## Instructions to follow
For each statement below, tell whether it agrees with the product update on speech-to-text transcription, answering yes or no and quoting the words of the update that decide it.
1. Converting audio to text makes two other checks possible: swearing detection and restarted sentence detection.
2. Sentence restarts are usually caught by the person editing.
3. Users can copy or download the transcription from a report.
--- start Selected text ---
This is a product update announcement. I’m happy to say that our speech-to-text transcription (Automatic Speech Recognition/ASR) AI model recently got an upgrade. Whenever a report gets created for a podcast or other audio file, part of our processing involves converting the vocal sounds to machine and human-readable text.
The primary purpose for doing this is to enable two of our other checks — Profanities/swearing detection and restarted sentence detection. Detecting swear words is useful for shows that are targeting a younger or family-friendly listener base. Sentence restarts happen when the vocal artist makes a mistake and has to start again. These often get missed by the person editing. Converting to text allows us to search and analyse the content more easily.
At the bottom of each report we also allow the user to copy or download our transcription to re-purpose on their website or in show notes. Some audience members like to follow along with show transcriptions making the content more accessible. A transcription also has a great SEO benefit opening shows up to a wider organic audience.
--- end Selected text ---
--- start Data section ---
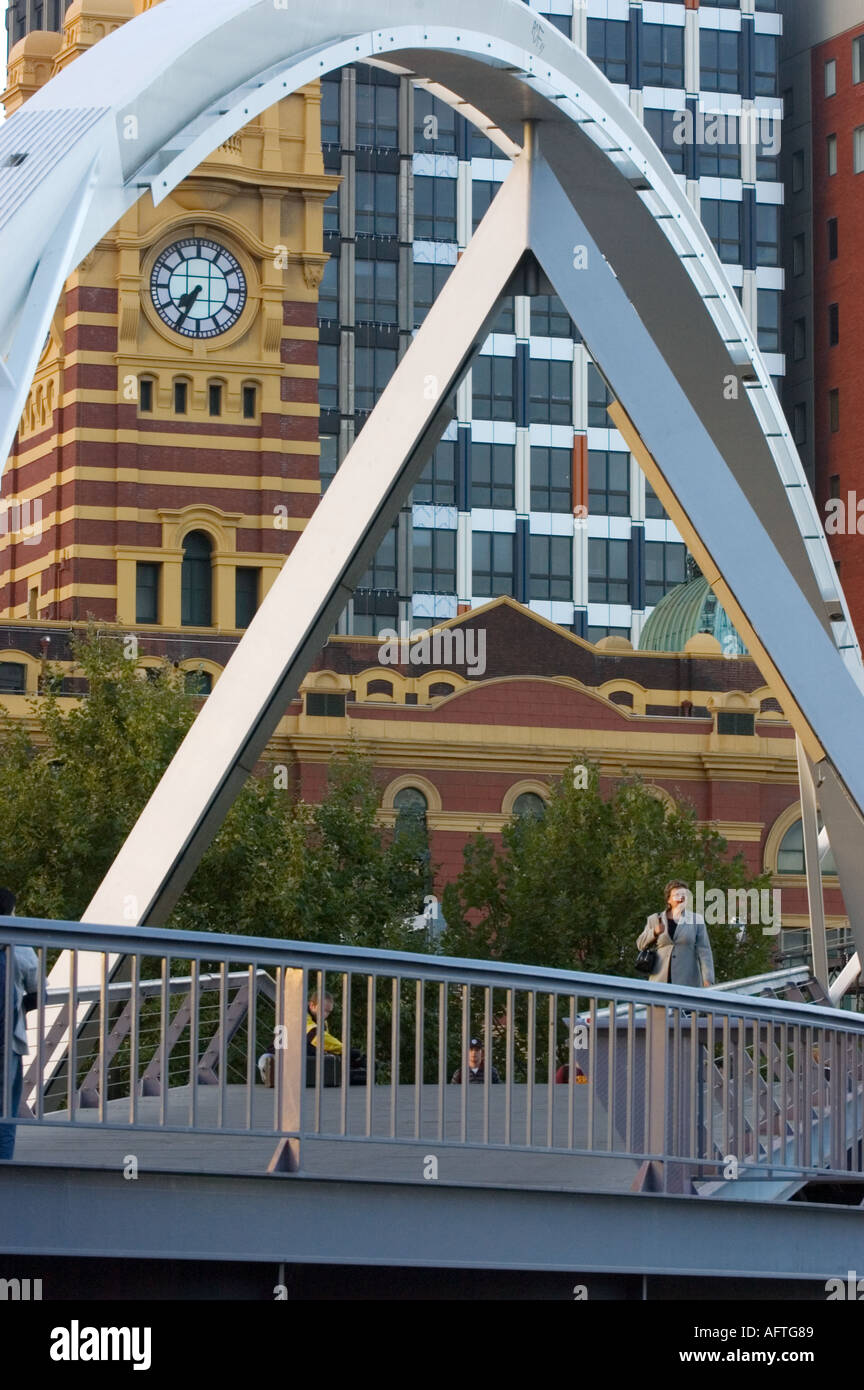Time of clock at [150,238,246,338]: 7:34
--- end Data section ---
## Written answer
1. Yes: "The primary purpose for doing this is to enable two of our other checks — Profanities/swearing detection and restarted sentence detection."
2. No: "These often get missed by the person editing."
3. Yes: "At the bottom of each report we also allow the user to copy or download our transcription"